Et dans le même bois et de l'autre côté
Un lépreux s'écriait:

Nature! immensité!
Etoiles! profondeurs! fleurs qu'en tremblant je nomme,
Ne maudissez pas que moi! soyez bonnes pour l'homme!
O Dieu, quand je suis né, vous ne regardiez pas.
La lèpre, rat hideux de la cave trépas,
Me ronge, et j'ai la chair toute déchiquetée.
Je suis la créature immonde et redoutée.
La terre ne m'a pris que pour me rejeter.

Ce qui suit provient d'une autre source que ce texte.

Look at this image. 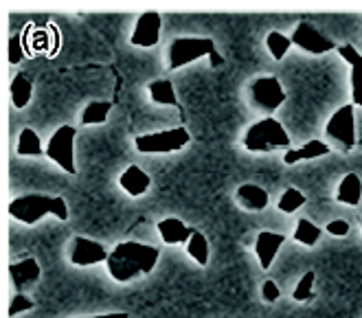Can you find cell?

Les buissons ont pitié de me voir végéter;
Ce qu'ils ont en bourgeons sur moi croît en pustules.
Ma peau, quand je suis nu, fait peur aux tarentules.
De loin, au chevrier, au pâtre, au laboureur,
J'apparais, spectre, avec le masque de l'horreur.
La lèpre erre sur moi comme un lierre sur l'orme.
La sève qui, gonflant tout de son flot énorme,
Emplit de lionceaux les antres, les doux nids
De soupirs, de rameaux les arbres rajeunis,
La rose de parfums et l'espace de mondes,
Me fait manger vivant par des bêtes immondes!
Je suis le souffle peste et le toucher poison;
Je suis dans une plaie un esprit en prison,
Ame qui pleure au fond d'une fange qui saigne,
Je suis ce que le pied foule, écrase et dédaigne,
L'ordure, le rebut, le crapaud du chemin,
Le crachat de la vie au front du genre humain.
Je me tords, enviant la beauté des chenilles.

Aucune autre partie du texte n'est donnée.